We begin this week’s Update with the announced acquisition of Getaroom by Booking Holdings. Enjoy.

Booking Holdings to Acquire Getaroom
(“Booking Holdings to Acquire Getaroom for $1.2 Billion,” November 12, 2021 via Phocus Wire)
On Friday (November 12), Booking Holdings announced one of its largest acquisitions in some time – the $1.2 billion purchase of B2B platform, Getaroom. At closing, Getaroom will join Priceline’s strategic partnerships team, Priceline Partner Network, which, Priceline claims, will result in new and improved B2B distribution opportunities for its hotel suppliers.  
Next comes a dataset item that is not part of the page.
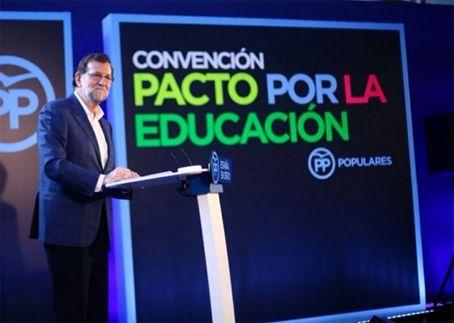 Rajoy se compromete a la gratuidad del material escolar digital        https://t.co/4JkcMiW7Xd #Madrid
Amadeus Announces Value-Based Agreement With Delta Airlines
(“Amadeus Enters Into Value-Based Distribution Deal With Delta,” November 10, 2021 via Travel Weekly)
Seeking to leverage global distribution systems’ (GDS) improved merchandising platforms (through which suppliers like Delta can display a full range of ancillary and premium products), Delta has struck its third value-based distribution agreement – this time with Amadeus. Like Delta’s previous agreements with Sabre (May) and Travelport (August), this latest agreement allows Delta to move away from flat transaction fees to value-based fees determined by the value of each booking. As hotels consider attribute-based pricing (see our prior story) or alternative uses of their services and amenities (e.g., day use, co-working, etc.), can hotels’ use of these new GDS merchandising platforms be far behind?

Is This the End of the Travel Advisor?
(“U.S. Travel Agencies Can’t Cope With Demand Because of Advisor Shortage,” November 9, 2021 via Skift) (subscription may be required)
As the travel industry continues to return to “normalcy,” one thing has become increasing clear. The industry’s labor shortage is likely to have a profound and potentially long-lasting effect. This week’s example – the endangered travel advisor. With 62 percent of U.S. travel advisors either laid off or furloughed in 2020, and travel agency owners either unwilling or unable to rehire advisors, clients desperate to travel have two choices – postpone or even cancel their travel plans or find some other booking alternative. As we noted a few weeks earlier, there is growing evidence that those travelers who not willing to wait are beginning to use booking alternatives. Neither choice is good for the industry. Postponing travel or not traveling at all is obviously not good for anyone – particularly the millions employed globally in the travel industry. A wholesale shift in booking behavior (similar to the dramatic shift that occurred post 9/11) presents its own challenges. Travel advisors play critical roles in the travel ecosystem, particularly for those suppliers with a wide variety of customizable products and services (think cruise, tours and luxury travel). Not only are many of the these booking alternatives (even direct channels) poorly suited to promote and “sell” (or upsell or cross sell) these products and services, but as history has shown, many of these third-party channels become prohibitively expensive and difficult to manage as they grow in popularity and begin to yield considerable market power.  

Other news:

Apple Privacy Changes Could Give More Leverage to Big Online Travel Agencies
November 10, 2021 via Skift Travel News (subscription may be required)
Apple’s privacy changes are becoming a marketing and personalization headache across the travel industry, but they could further strengthen the largest online travel agencies with access to huge amounts of first-party data versus smaller competitors.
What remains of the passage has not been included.